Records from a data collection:
- Opening Delimiter -

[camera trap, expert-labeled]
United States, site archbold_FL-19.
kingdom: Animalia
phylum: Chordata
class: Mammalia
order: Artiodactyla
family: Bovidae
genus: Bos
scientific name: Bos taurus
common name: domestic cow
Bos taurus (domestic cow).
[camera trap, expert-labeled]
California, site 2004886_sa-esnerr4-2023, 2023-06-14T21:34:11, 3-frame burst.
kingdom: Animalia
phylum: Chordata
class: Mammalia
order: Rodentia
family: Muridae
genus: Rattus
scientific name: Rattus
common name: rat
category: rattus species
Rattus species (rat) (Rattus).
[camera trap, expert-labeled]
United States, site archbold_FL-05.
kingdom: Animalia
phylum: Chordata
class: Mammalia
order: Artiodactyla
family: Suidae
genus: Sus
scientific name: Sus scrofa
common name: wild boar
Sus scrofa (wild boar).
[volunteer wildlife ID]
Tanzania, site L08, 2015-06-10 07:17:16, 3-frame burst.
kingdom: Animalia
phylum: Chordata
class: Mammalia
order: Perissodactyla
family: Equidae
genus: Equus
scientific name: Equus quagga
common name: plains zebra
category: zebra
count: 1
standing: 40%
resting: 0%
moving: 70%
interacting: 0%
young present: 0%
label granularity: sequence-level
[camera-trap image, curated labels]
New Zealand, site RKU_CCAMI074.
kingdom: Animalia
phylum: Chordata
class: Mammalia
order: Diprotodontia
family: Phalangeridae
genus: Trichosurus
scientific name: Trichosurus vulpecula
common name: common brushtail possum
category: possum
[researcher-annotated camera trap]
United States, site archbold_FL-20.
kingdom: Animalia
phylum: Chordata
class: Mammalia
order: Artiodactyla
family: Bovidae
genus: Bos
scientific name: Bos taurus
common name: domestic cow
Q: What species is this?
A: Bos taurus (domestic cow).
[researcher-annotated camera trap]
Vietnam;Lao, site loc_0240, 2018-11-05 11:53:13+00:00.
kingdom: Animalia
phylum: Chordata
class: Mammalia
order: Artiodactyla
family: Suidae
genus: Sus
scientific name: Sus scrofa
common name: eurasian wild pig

- Closing Delimiter -

**EXERCISE DESCRIPTION**
The expected answer is a copy of each line above containing "family".

**EXERCISE RESPONSE**
family: Bovidae
family: Muridae
family: Suidae
family: Equidae
family: Phalangeridae
family: Bovidae
family: Suidae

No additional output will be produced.